#### 抜粋文:
○ ○ ○ ○
野球チームを持つ産業についてレクチャーを始める榊原アナ。

榊原「戦前でいくと鉄道、製鉄があります」

戦前の鉄道は民営化前の国鉄(日本国有鉄道)。
現在のJRグループよりもう少し細かく各地方の鉄道管理局が管轄していました。

野球チームは名古屋をはじめ東京、仙台、盛岡、門司、鹿児島、米子、熊本など。国鉄というひとつの会社ではなく、その土地土地でチームができていたそうです。

つボイ「これはプロ野球でもそうですよ。昔、鉄道関係は多かったですもんね」

阪神鉄道の阪神軍、阪急鉄道の阪急軍、南海鉄道の南海軍などがありました。

つボイ「名鉄だって名前は出してませんでしたが、資本を出してた時代もありました」

戦後は映画

戦争を挟んで戦前、戦後には繊維産業のチームが登場します。
戦前から活動していた有名なチームが、大阪に本拠地があった全鐘紡。繊維と化粧品などを展開していたカネボウ株式会社(2008年に消滅)の硬式野球部です。

榊原「その時代で栄えた産業の会社ほどチームを作っている。例えば新聞、映画ですよね」

つボイ「映画はあった。東映フライヤーズとかね」

戦後プロ野球には新聞社、映画会社が進出。大映ユニオンズ、松竹ロビンスなど映画会社のチームは再編や合併が頻繁にありました。

つボイ「大映と毎日が一緒になって大毎オリオンズもありましたね」

自動車・通信・楽器

榊原「社会人野球は、その時代に栄えている会社がより顕著になっている。鉄道、繊維、九州の炭坑なんかが1960年ぐらいまで」

1960年代に入り、1970年代になってくると、今度は自動車産業と電信・通信の会社が盛んになってきたそうです。

NTTの前身の電電公社は、電電東海や電電北海道など各地にチームがあったとか。
ヤマハのような楽器会社からもチームが登場し、1960年代から1980年代に隆盛を誇っていたそうです。

バブル時代のチーム

榊原「1980年代から1990年代、バブルの頃ですと、ホテルやスーパーマーケットも社会人野球に進出していました。有名なのがプリンスホテル。1989年の大会で優勝しています」

80年代、プリンスホテルは毎年のように都市対抗野球大会に出場していました。
中日ドラゴンズで80年代に活躍したキャッチャー中尾孝義さんはプリンスホテル出身でした。
○ ○ ○ ○
#### 提供データ:

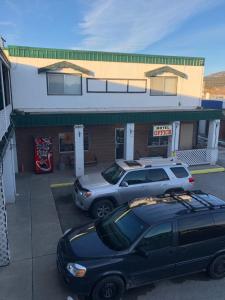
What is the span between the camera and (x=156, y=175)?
1026cm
○ ○ ○ ○
#### 練習課題:
a) 社会人野球と産業についての抜粋文を読み、次の問いに答えよ。
(i) 戦前から活動し、大阪に本拠地があった有名なチームの名前は何か。
(ii) ヤマハのような楽器会社のチームが隆盛を誇ったのは何年代から何年代か。
(iii) プリンスホテルが優勝したのは何年の大会か。
b) 社会人野球と産業についての文章を、最後の文の後から書き進めよ。

#### 課題の解答:
a)
(i) 全鐘紡
(ii) 1960年代から1980年代
(iii) 1989年

b)
時代が平成になるとIT会社やゲーム会社の野球部が登場。東京のセガサミーはゲームの会社です。
最近では福祉関係の会社が都市対抗に出場してきているそうです。

消えたチーム

つボイ「増えて来るのは嬉しいけども、野球部が消えていくのはファンにとっては寂しいことですよね」

榊原「藤倉電線、いまフジクラっていう会社がありますが、戦後あたりは都市対抗で優勝したこともあました」

また、2002年から2005年まで、カラオケのシダックスで野村克也さんが監督をしていた時代もありました。

ちなみに戦前は、日本が統治していた中国、朝鮮半島、台湾のチームも毎年、都市対抗野球大会に出場していたとか。

つボイ「ましてや向こうは強かったんやね」

野球部がなくなると?

野球部が休部、廃部になると、それを機に現役を退く選手もいれば、別のチームに移籍する選手もいるそうです。

中日にいた山井大介投手は河合楽器の野球部が休部になったため、特例でドラフト対象になり、6位指名で中日へ入団しました。

つボイ「山井さんはいいピッチャーで、日本一の時の投球が忘れられませんよね」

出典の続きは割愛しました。